Gozo Tag 3 – 2 Expeditionen per Boot

Heute war es dann endlich soweit, die ersten beiden “richtigen” Tauchgänge auf Gozo standen auf dem Plan.

Der erste Tauchgang führte unser Boot zur “Cathedral Cave”.  Aber schon die Anfahrt mit dem Boot war ein kleines Abenteuer, denn der Fahrer des Bootes geizte nicht mit dem Gashebel und somit ging es in zügigem Tempo die gut eine halbe Stunde dauernde Fahrt an der Küstenlinie Gozos entlang zum Tauchplatz.

Die Höhle ist sehr einfach zu erreichen und wenn man im Inneren auftaucht blickt man zuerst in ein schwarzes Nichts.
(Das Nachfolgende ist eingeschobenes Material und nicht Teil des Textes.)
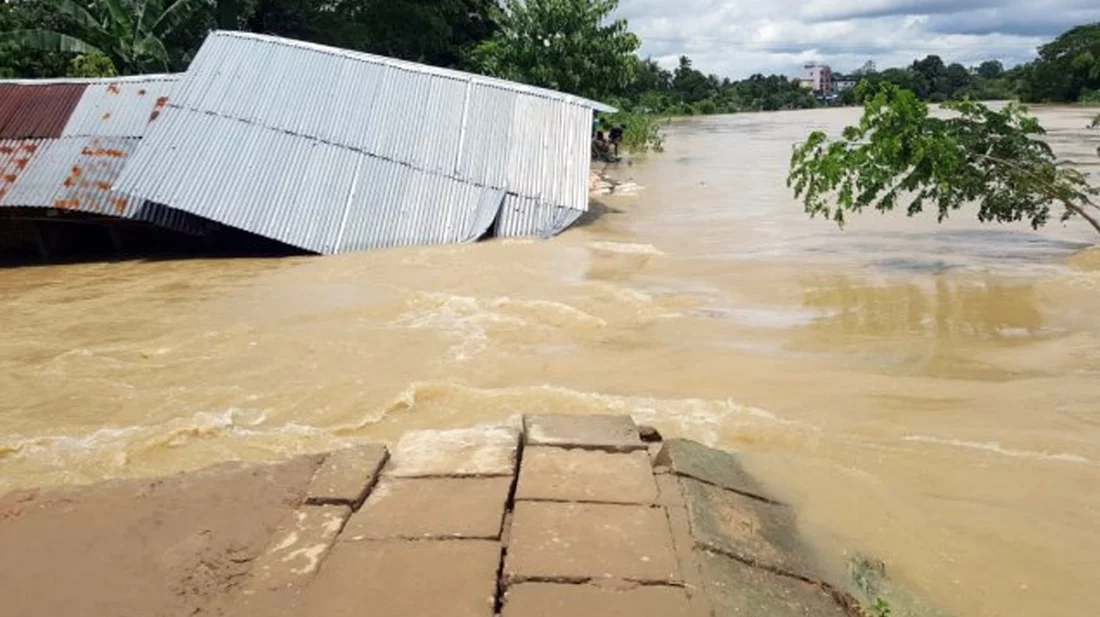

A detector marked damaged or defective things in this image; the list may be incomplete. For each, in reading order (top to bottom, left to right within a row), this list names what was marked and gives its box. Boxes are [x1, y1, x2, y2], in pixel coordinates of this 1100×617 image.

rusty corrugated metal [0, 83, 87, 137]
rusty corrugated metal [116, 32, 608, 254]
Erleuchtet man die Höhle dann jedoch mit Taucherlampen, zeigt sich die gigantische Größe. Der Weg nach draußen läßt einen das Folgende sehen:

Allein für diesen Anblick lohnt sich die lange Anfahrt mit dem Boot.  Der Rückweg offenbarte aber noch eine sehenswerte Artenvielfalt, durch die niedrige Wassertiefe von ca. 20m und dem sehr klaren Wasser, ist auch noch ohne Blitz viel “Buntes” dort zu finden.
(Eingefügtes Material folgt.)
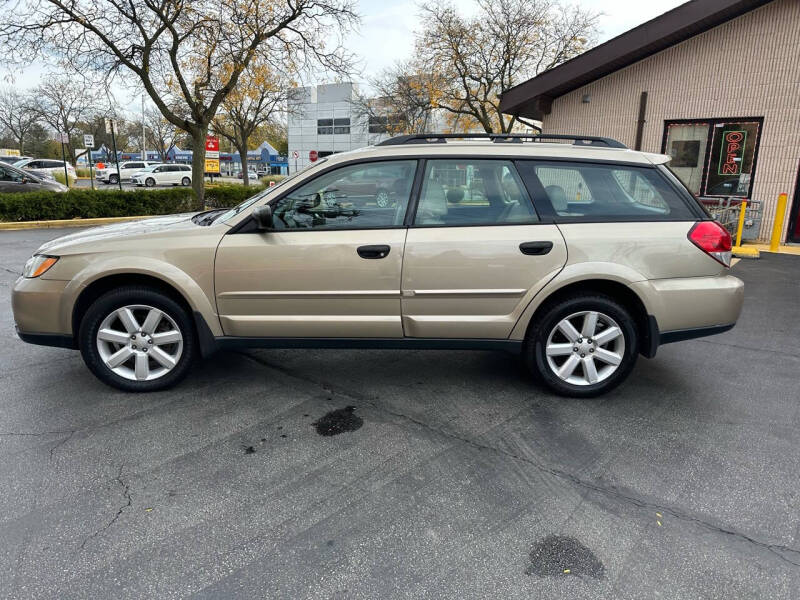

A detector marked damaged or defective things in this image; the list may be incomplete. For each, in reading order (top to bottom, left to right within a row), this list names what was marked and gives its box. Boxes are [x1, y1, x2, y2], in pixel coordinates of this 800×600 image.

Der zweite Tauchgang des Tages führt uns am Nachmittag, wieder mit dem Boot, zu einem vor wenigen Jahren versenkten Patrouillenboot der ehemaligen DDR. Es wurde Malta damals überlassen. Leider war der Seegang seit dem Morgen angestiegen und somit war die Fahrt sehr unruhig und auch das Einsteigen ins Wasser gestaltete sich als etwas schwierig.

Unter Wasser zeigte sich dann, dass die DDR wohl doch noch was gutes hatte 😉 Das Boot ist zwar nicht ein absolutes Must-have, aber zum reinschnuppern in das Wracktauchen eignet es sich optimal, es ist sogar teilweise von Innen zu erkunden. Ich weiß jetzt allerdings, dass das sicherlich nicht zu meinen bevorzugten Tauchinteressen werden wird. Später meinte eine Taucherin aus der Gruppe “Ein Wrack ist ein Wrack, kennt man eines, kennt man alle!” Nun ich kenne zwar jetzt nur eins, kann mir aber gut vorstellen, dass der Satz durchaus der Wahrheit entspricht. Ein großer Haufen Stahl der langsam vor sich hin rostet…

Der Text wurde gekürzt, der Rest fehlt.